Other causes behind the worrying rate of deforestation include illegal logging and land clearing for agricultural activities. Governments are meant to regulate the production and the trade of timber products within their respective economies. However, there are always those who violate these laws by harvesting timber from protected areas or logging over the legal limit. Illegal logging endangers these forests that host a colossal number of valuable species and it also lowers prices of timber around the world. This will then affect companies that actually abide by these laws and poorer communities could be left vulnerable to exploitation. 

At the rate this modern-day plague is progressing, it is obvious as to what the effects of deforestation are. 

“Deforestation and forest degradation…account for nearly 20 percent of global greenhouse gas emissions, more than the entire global transportation sector and second only to the energy sector,” the UN REDD programme (United Nations Collaborative Program on Reducing Emissions from Deforestation and Forest Degradation in Developing Countries) reported.

Causes of deforestation in Southeast Asia
Source: Various

What has ASEAN done?

In an e-mail correspondence with The ASEAN Post, Serina Abdul Rahman, Visiting Fellow at the ISEAS – Yusof Ishak Institute, stated that “ASEAN nations have distinct and different ways of managing their forests – independent of ASEAN as an organisation. Most manage their forests through a forestry department – often at the expense of indigenous folk who might not have the paperwork to lay claim to their ancestral land.”

She added that there is an ASEAN Agreement on the Conservation of Nature and Natural Resources, “but it was never formally agreed and enforced – overtaken by the CBD (Convention on Biological Diversity) which was ratified by all ASEAN countries. ASEAN is now a party to the CBD – which means technically it should agree to a target of at least 17 percent of protected inland areas by 2020. This figure is said to have already been exceeded by most of the ASEAN countries (except Singapore and Vietnam). Individual countries in ASEAN have pledged to establish systems of protected areas.”

She also mentioned that the members have committed to the SDGs (Sustainable Development Goals) and the UN Framework Convention on Climate Change to recognise the importance of forests in mitigating climate change. Some of the countries – Cambodia, Indonesia, Philippines and Vietnam – are already REDD+ (Reducing emissions from deforestation and forest degradation and the role of conservation, sustainable management of forests and enhancement of forest carbon stocks in developing countries) partner countries.

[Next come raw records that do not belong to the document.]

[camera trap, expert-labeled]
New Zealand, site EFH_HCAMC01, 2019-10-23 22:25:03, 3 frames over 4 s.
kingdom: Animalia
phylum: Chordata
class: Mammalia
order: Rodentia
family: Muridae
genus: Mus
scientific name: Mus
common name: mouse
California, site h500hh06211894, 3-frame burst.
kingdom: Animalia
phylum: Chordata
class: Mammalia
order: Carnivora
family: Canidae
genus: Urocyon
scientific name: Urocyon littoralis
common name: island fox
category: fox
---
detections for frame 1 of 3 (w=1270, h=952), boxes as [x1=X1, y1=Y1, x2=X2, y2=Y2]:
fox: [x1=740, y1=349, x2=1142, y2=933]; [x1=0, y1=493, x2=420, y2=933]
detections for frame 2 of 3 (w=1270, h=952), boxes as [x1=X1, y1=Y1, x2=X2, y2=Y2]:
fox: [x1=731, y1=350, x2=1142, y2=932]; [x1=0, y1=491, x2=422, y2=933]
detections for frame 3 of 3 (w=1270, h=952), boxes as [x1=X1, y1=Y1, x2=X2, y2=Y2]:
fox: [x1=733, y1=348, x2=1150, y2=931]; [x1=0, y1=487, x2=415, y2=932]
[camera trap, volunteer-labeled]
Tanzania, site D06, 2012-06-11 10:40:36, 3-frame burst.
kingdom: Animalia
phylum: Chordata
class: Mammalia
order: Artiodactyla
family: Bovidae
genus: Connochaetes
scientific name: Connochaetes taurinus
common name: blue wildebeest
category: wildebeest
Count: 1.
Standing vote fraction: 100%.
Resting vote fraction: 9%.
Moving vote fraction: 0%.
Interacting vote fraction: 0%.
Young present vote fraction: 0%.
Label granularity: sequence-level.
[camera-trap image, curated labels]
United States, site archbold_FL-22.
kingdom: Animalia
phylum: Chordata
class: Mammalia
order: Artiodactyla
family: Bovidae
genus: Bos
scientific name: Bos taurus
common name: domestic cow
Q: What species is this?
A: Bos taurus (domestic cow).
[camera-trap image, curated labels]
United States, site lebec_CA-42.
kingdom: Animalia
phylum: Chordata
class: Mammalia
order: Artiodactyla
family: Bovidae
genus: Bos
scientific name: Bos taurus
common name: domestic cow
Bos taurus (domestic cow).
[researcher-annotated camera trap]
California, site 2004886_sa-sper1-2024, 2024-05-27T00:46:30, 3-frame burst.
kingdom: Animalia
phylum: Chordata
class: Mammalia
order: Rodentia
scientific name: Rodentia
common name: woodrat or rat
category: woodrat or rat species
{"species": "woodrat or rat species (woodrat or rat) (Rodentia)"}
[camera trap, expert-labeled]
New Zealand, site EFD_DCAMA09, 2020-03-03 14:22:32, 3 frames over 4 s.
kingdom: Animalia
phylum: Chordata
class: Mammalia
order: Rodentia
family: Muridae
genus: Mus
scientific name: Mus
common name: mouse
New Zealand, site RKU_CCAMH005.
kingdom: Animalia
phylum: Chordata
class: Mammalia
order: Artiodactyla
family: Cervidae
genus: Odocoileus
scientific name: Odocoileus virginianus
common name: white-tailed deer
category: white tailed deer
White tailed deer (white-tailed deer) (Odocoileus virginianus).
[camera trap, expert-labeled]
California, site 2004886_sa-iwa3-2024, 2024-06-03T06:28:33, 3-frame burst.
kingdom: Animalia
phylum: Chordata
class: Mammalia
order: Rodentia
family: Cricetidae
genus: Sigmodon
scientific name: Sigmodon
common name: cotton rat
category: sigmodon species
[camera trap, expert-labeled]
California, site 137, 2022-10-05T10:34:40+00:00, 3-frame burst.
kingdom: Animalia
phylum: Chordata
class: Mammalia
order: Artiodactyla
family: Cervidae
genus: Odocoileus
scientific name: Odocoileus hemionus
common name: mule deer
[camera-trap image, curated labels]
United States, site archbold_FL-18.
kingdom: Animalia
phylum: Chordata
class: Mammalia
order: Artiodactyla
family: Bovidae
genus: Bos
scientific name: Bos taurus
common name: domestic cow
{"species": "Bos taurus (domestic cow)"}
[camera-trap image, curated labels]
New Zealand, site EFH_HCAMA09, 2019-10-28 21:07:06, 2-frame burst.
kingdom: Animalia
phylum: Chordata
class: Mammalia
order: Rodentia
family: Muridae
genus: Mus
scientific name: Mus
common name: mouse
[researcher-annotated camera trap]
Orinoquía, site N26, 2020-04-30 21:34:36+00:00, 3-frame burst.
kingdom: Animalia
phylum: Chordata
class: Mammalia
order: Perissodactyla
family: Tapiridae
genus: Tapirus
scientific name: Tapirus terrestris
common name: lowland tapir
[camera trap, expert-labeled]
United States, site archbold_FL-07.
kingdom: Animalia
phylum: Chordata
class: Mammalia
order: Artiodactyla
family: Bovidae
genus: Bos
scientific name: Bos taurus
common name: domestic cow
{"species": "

Serina stated that it is important to monitor how or whether these public commitments and protocols will translate into any real action or movement on the ground, “especially as economics and national development tends to overcome any inclination to conserve biodiversity for the sake of biodiversity alone. To what extent sustainable development principles can truly be implemented in ASEAN will be what we need to look out for and monitor.”